** Start of Text provided **

Like its predecessors, the Oppo R11 features a slimline design that is broadly evocative of Apple's existing iPhone designs. Whether that's a style issue for you is a personal matter, but if you aspire to an Apple style on a lower budget, it's a very close match. While I was testing the gold Chinese version of the phone, I had more than one person assume I was using an iPhone, although fewer made that comment with the black Australian version I tested. I suspect that if it was in the glossy black finish of the iPhone 7 Plus, the comparison would have been more obvious.
Measuring in at 154.5mm x 74.8mm x 6.8mm with a carrying weight of 150 grams, the Oppo R11 fits neatly in the hand and doesn't feel too bulky. Like its design inspiration, the fingerprint sensor on the front isn't a button per se, but instead a plate with a tiny motor behind it that vibrates when pressed to give the impression of a button. Volume controls run up the left hand side, while the right hand side houses the power button just below the dual SIM/microSD card tray. Like many of its sort, you've got the choice to drop two Nano SIMs into the R11, or just one and then add a microSD card, but you can't do both.
The rear of the Oppo R11 houses the dual camera array with a noticeable camera bump if that concerns you.
One factor I didn't intend to test, but inadvertently did, was the screen protector that Oppo drops onto every R11 handset. I'd already seen them being applied when I toured Oppo's factory that produces the R11, but during a brief trip to Tokyo, the R11 accidentally ended up in a bag with a set of keys.
For a regular phone, the results wouldn't have been pretty, and to be honest they weren't for the R11 either, but the screen protector took all the scratches, rather than the regular display screen. That's a big plus for ongoing durability, although undoubtedly reapplying a new screen protector will test my sanity somewhat.

** End of Text provided **
** Start of Source material **

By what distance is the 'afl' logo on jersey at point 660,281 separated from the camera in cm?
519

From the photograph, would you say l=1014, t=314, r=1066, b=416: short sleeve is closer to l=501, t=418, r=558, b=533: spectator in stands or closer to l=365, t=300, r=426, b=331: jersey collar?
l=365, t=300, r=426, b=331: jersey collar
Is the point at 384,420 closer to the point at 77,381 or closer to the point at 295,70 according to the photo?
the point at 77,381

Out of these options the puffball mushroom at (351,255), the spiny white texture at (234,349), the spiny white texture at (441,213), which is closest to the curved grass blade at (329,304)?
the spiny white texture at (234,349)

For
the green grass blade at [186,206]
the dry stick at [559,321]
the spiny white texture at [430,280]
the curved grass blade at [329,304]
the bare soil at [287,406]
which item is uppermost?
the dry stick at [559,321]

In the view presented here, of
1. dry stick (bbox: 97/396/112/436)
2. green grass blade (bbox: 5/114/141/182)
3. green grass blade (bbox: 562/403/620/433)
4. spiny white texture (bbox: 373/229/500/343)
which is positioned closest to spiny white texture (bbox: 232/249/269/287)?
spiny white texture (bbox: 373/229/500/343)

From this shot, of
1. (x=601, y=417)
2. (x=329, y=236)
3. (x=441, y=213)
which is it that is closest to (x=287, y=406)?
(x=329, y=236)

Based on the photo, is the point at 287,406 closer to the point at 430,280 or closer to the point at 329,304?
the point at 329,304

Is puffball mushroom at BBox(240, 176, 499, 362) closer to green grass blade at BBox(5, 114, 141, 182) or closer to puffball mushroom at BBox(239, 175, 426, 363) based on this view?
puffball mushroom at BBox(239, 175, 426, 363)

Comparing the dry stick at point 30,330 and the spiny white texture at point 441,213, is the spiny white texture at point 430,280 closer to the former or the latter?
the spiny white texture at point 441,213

** End of Source material **

• Directions:
1 > Pull out every line of the entries that contains the word "stick".
2 > Write the next part of the Oppo R11 phone review, starting right after its last sentence.

• Responses to the exercise:
1 >
the dry stick at [559,321]
the dry stick at [559,321]
1. dry stick (bbox: 97/396/112/436)
Comparing the dry stick at point 30,330 and the spiny white texture at point 441,213, is the spiny white texture at point 430,280 closer to the former or the latter?

2 >
Oppo made it perfectly clear at this year's Mobile World Congress that it sees mobile phone photography as a key battleground by showing off a 5x optical zoom sensor for an upcoming handset. Before you get too excited, that's not the R11, but you do get a dual lens array on the rear of the handset. The sensors on the back of the phone include a 20MP f/2.6 sensor with 2x optical zoom as well as a standard 16MP f/1.7 lens. On the front, you'll find a 20MP f/2.0 lens for selfie taking. On the video front, shooting is supported up to 4K resolution, although I often found that even short bursts of 4K video tended to heat the Oppo R11 up quite a lot.
Oppo's default camera app, like the rest of the phone, borrows heavily from the iOS playbook, which means it'll be instantly familiar to most users. Standard photo and video modes are accessed with right and left swipe motions. However, it's not quite a perfect copy given that there are a few small oddities in the Expert camera mode, such as the way the text for each manual control doesn't quite line up nicely with the rest of the screen. That's possibly a limitation of the switch from Chinese to English.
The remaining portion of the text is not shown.